U.S. President, Joe Biden, has approved an emergency declaration for California after a week of storms in the state which had killed 12 people.

Workers stack sandbags in front of residence on Olive Mill Road in Montecito, California, on Monday, January 9, 2023. Photo credit: Michael Owen Baker/For The Times

In a statement on Monday, January 9, 2023, from the White House, Biden said that the emergency declaration would authorise the Federal Emergency Management Agency (FEMA) to coordinate disaster relief efforts and mobilise emergency resources.

In the past 10 days, severe weather spawned violent wind gusts that toppled trucks, flooded the streets of small towns along northern California’s coast and churned up a storm surge that destroyed a pier in Santa Cruz.

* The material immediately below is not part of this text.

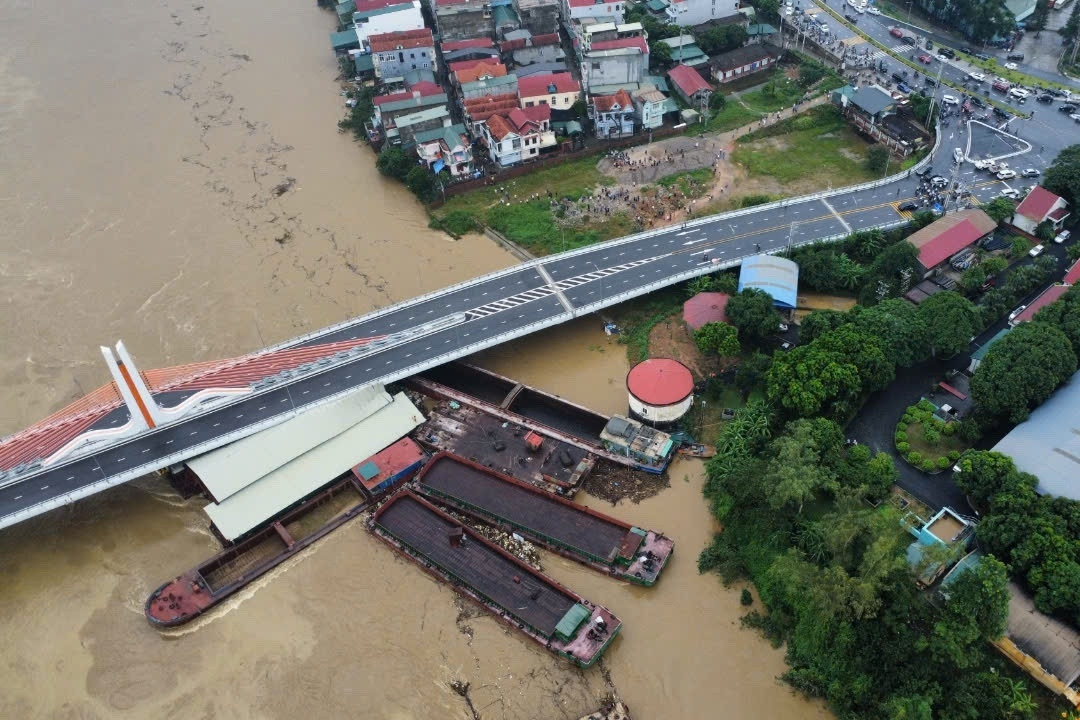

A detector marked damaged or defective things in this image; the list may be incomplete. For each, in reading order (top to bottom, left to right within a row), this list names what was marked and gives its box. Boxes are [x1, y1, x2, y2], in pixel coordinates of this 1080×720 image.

California Gov. Gavin Newsom on Sunday announced that he would ask the Biden administration to declare a federal emergency to support California’s ongoing storm response.

Newsom said the state needed support amid an unrelenting wave of brutal storms that left hundreds of thousands of Californians without power.

Amid high winds and heavy rains, the worst of the storms is forecast to hit on Monday.

During a winter storm update Sunday, Newsom said to expect the worst of the storm and “very intense weather” in the next 48 hours.

“Don’t test fate,” Newsom said during the Sunday update. “Just a foot of water and your car’s floating, you know, half a foot of water and you’re off your feet.”

More than half of Sacramento’s 530,000 residents were in the dark at the height of the storm on Sunday, victimised by wind gusts of up to 60 mph that toppled trees and tangled power lines, the Sacramento Municipal Utility District said.

“Atmospheric river events” will continue to batter California through early this week with likely the most potent system arriving Monday, the National Weather Service said.

Additional rain on saturated soils will lead to considerable flooding, mudslides, and burn scar debris flows, the weather service said.

Widespread mountain snow and high winds will add to weather issues across the state, the statement warned.

“This could be a deadly situation and the storm will likely be a billion-dollar disaster,” tweeted AccuWeather meteorologist Ariella Scalese.

“Several more inches of rain, mudslides/landslides. In addition, feet of snow above 6,500 feet and wind gusts exceeding 100 mph.”

Montecito ordered to evacuate

Five years to the day after storm-induced mudslides ravaged Montecito in California, the entire town was ordered to evacuate as a deadly winter storm plowed through the area. Evacuation orders were also issued for parts of Santa Barbara and the nearby communities of Carpinteria and Summerland due to Monday’s deluge.

The weather took a deadly turn in San Luis Obispo County, where floodwaters swept away a five-year-old boy and a motorist died after entering a flooded roadway.

In addition to Montecito, the evacuation order applies to residents of Toro Canyon, Padaro Lane from Via Real to Santa Claus Lane and Sycamore Canyon, and all campgrounds from Rincon Beach to Gaviota Beach.